Where Words Fail, Alexander Graham Bell's Speaking Harp
Sat, 29 Oct
|Margate
A live lecture for voice, piano and electronic treatments by Dan Scott and Cathy Lucas.
Time & Location
29 Oct 2022, 18:00 – 19:00
Margate, 31-33 High St, Margate CT9 1DX, UK
About the Event
Where Words Fail Alexander Graham Bell's Speaking Harp; a live lecture for voice, piano and electronic treatments.
Two years before submitting his telephone patent in 1876, Alexander Bell imagined a curious and quite different speech transmission machine. The speaking harp was made up of thousands of steel reeds fixed across a transmitter and a receiver that analysed and synthesised speech using musical tones. Cathy Lucas and Dan Scott tell this story of imagined voice synthesis using the sounds of the nineteenth-century acoustics laboratory.
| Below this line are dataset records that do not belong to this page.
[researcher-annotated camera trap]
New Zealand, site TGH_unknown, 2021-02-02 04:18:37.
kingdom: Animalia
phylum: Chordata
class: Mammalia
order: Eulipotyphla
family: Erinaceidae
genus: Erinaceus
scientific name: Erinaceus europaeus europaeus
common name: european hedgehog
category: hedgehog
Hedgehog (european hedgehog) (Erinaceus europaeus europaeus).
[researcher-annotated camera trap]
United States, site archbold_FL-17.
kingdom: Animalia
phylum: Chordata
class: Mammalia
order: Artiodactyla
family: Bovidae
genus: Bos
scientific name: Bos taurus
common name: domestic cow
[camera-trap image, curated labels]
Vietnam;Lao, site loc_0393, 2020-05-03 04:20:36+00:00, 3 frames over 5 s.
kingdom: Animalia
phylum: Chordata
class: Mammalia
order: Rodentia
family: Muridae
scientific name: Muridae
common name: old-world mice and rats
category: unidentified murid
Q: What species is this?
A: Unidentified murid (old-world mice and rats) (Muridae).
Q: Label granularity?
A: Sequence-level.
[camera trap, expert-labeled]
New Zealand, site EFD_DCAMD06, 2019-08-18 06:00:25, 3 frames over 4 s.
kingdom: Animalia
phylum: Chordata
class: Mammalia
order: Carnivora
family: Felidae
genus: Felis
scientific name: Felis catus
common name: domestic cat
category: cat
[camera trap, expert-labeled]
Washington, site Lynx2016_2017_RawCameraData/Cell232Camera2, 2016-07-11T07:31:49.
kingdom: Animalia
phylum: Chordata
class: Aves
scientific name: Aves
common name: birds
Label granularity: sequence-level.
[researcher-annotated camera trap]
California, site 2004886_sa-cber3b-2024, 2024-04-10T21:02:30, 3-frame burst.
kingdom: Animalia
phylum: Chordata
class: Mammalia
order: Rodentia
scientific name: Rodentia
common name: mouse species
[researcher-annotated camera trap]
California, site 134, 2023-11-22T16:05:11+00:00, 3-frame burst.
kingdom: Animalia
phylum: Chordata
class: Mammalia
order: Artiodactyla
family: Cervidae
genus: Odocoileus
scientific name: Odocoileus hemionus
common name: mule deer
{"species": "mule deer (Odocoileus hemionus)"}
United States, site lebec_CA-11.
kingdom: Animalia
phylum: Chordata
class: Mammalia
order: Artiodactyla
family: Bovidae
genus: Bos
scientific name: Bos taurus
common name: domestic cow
Just as sung vowels, tuning forks, organ tones and resonating strings spilled into the world of speech science, Cathy and Dan let their illustrative sounds diffuse impressionistically into music.
Dan Scott
Dan Scott is an artist, musician, an associate lecturer at Royal Central School of Speech and Drama and Canterbury Christchurch University and tutor on The Margate School's Eurpean Fine Art Masters & Sound Arts programmes. Dan has a background in music and anthropology and his work explores socially-engaged approaches to sound and listening, methodologies for listening as an artistic practice within participatory settings, and histories of sound technology. He creates compositions, events and performances that explore sound's cultural and material resonances.
Cathy Lucas
For this event, Cathy Lucas is wearing her PhD hat. Based in UCL’s STS, her research looks at instruments and techniques for electric tone production in the nineteenth century in various domains of science and technology and their connections to music. Cathy has also been active on London’s experimental scene for more than a decade, chiefly as band leader in art-pop group Vanishing Twin and founding member of minimal music collective School of Hypnosis.